Vadaparampil ST, Ropka M, Stefanek ME. · H. Lee Moffitt Cancer Center & Research Institute, 12902 Magnolia Drive LCS-FOW, Tampa, FL 33612, USA. · Fam Cancer. · Pubmed #15951974 No free full text.

Abstract: Despite numerous individual studies of psychological factors (depression, anxiety, distress) related to genetic testing for inherited cancer syndromes (CGT), there has been no systematic review of the psychological factors are measured among individuals at increased risk for hereditary breast, ovarian, or colon cancer. Our review provides an analysis of psychological factors in studies of CGT and discusses the instruments most commonly used to measure them. We performed a literature search using three major OVID databases from 1993 to January 2003. In the 19 studies that met our inclusion criteria, the most commonly assessed psychological factors were distress, anxiety, and depression. These factors were most often measured by the impact of event scale (IES), the state-trait anxiety inventory (STAI), and the Centers for Epidemiologic Studies and Depression scale (CES-D), respectively. Our results show deficits in the existing body of literature on psychological factors associated with CGT including limited documentation of psychometrics and variability in instrumentation.

Miesfeldt S, Cohn W, Ropka M, Jones S. · Department of Internal Medicine, University of Virginia Health System, Charlottesville, VA, USA. · Fam Cancer. · Pubmed #14574169 No free full text.

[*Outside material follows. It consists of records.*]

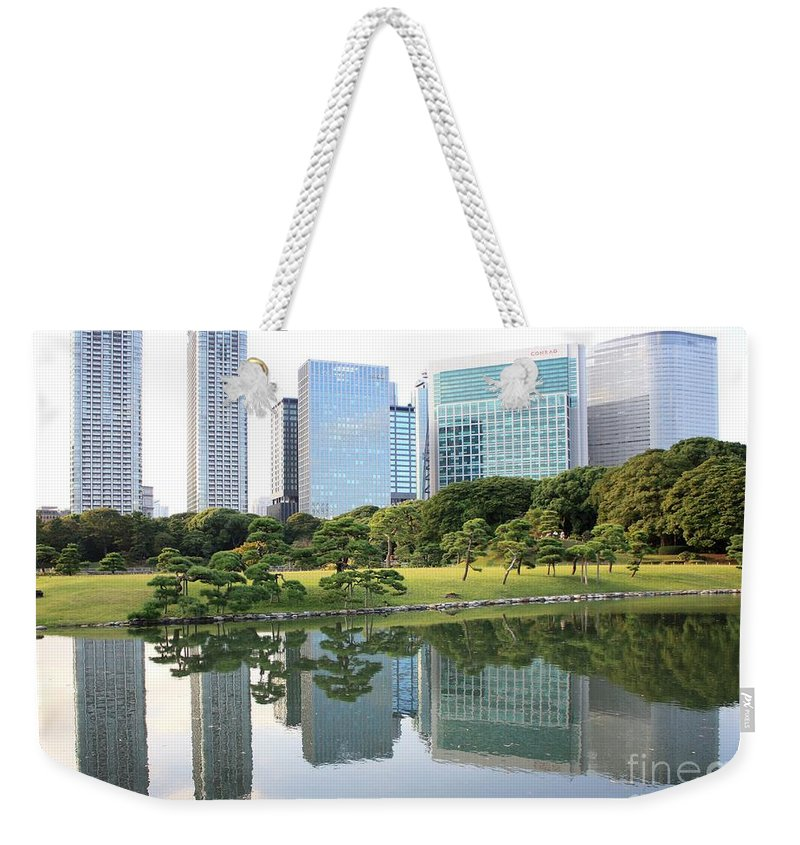Tokyo Weekender Tote Bag featuring the photograph Balance In Tokyo by Carol Groenen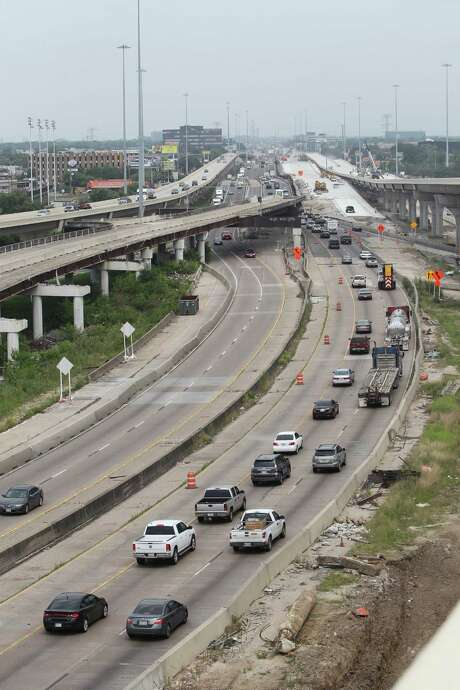 "An overview of the TxDOT construction of westbound US 290  Wednesday, May 11, 2016, in Houston.  TxDOT will make a major traffic switch this weekend, changing the way drivers get from northbound Loop 610 to U.S. 290. ""We will switch the exit to US 290 from its current location on the left side of the freeway to the right side of the freeway.  The exit will be placed on a portion of the new IH 10 to US 290 connector, the part that is completed is from about W. 18th Street over to US 290.  So we'll move the US 290 exit to that portion of the connector with a temporary transition from the right side of IH 610 to the connector.  What this does is open up the US 290 westbound mainlanes from IH 610 to about W. 34th for crews to work on.""  ( Steve Gonzales  / Houston Chronicle  ) Photo: Steve Gonzales / © 2016 Houston Chronicle"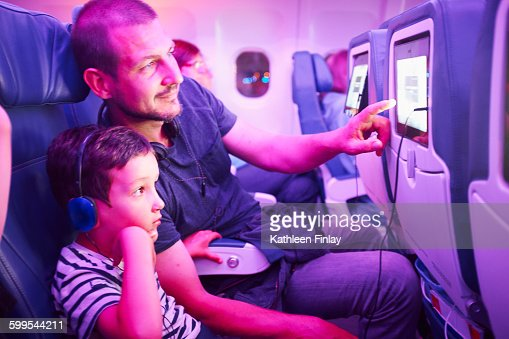 Father and son sitting in aeroplane, looking at in-flight TV screen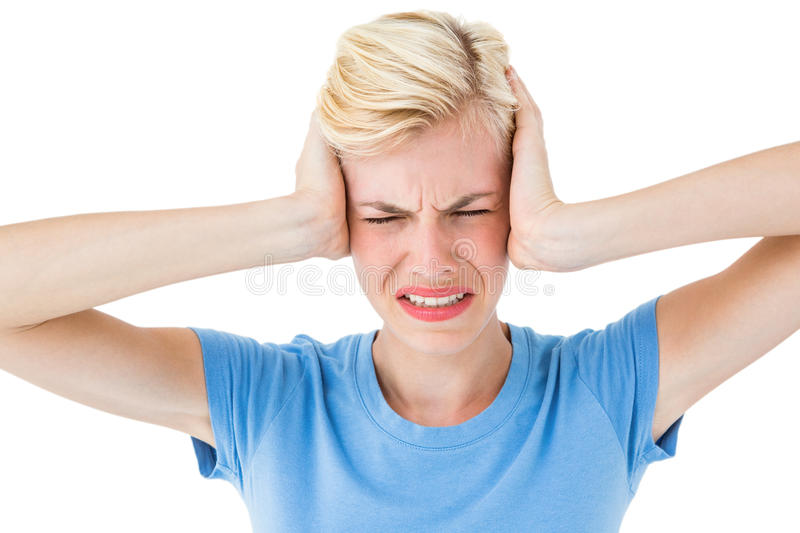 Furious blonde woman holding her head. On white background royalty free stock image
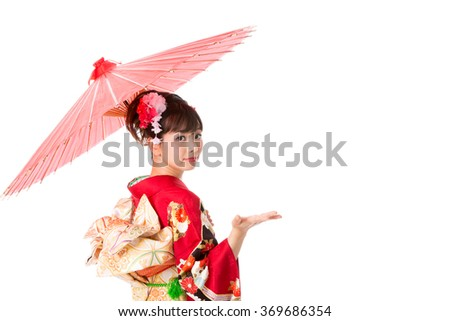 portrait of young asian woman wearing kimono isolated on white background - stock photo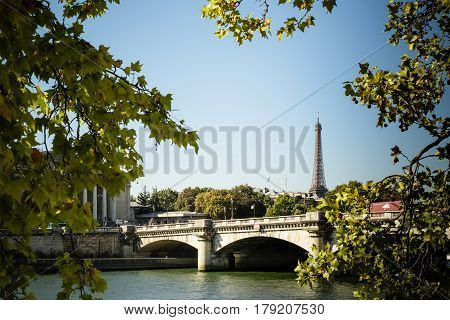 Unusual rare view of Eiffel tower and Pont de la Concorde with a piece of Palais Bourbon to the left on a bright summer day with clear blue sky through maple trees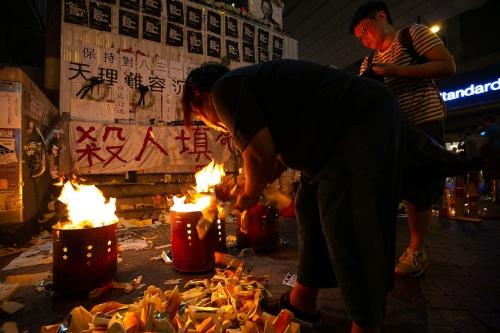 """揺れる炎の前にひざまずいて""""死者""""を悼む人たちが引きも切らなかった(写真以下2点/的野弘路)"""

Abstract: Little is known about knowledge levels regarding hereditary breast cancer among breast cancer survivors. This study explored, among women with early-onset breast cancer (<50 years): 1) knowledge regarding breast cancer risk factors and hereditary breast cancer; and 2) differences in knowledge based on risk for hereditary disease. Participants recruited from 34 Virginia hospitals responded to two questionnaires. The Family History Questionnaire assessed risk for hereditary breast cancer. The Knowledge, Attitudes, and Beliefs Questionnaire evaluated knowledge of general breast cancer risk factors and hereditary breast cancer. Of 314 respondents, 273 (87%) returned both questionnaires. A total of 137 (52%) participants met the study's criteria for hereditary breast cancer risk. Most participants knew common breast cancer-associated risk factors, including family history of breast cancer. Only 35% recognized family history of non-breast malignancies as a risk factor for breast cancer. Most participants recognized that prophylactic mastectomy does not eliminate breast cancer risk (63%), that not all women carrying a mutation develop disease (73%), and that men can develop breast cancer (96%). The majority selected 'I don't know' for knowledge of several characteristics of hereditary breast cancer, including: early-onset disease (54%); multifocal or bilateral disease (62%); risk transmission through fathers (58%); association with other cancer types (61%); and male breast cancer (70%). Knowledge regarding hereditary breast cancer did not vary between women with suspected hereditary disease and those with presumed sporadic disease. These data highlight the need for information regarding hereditary breast cancer for early-onset breast cancer survivors.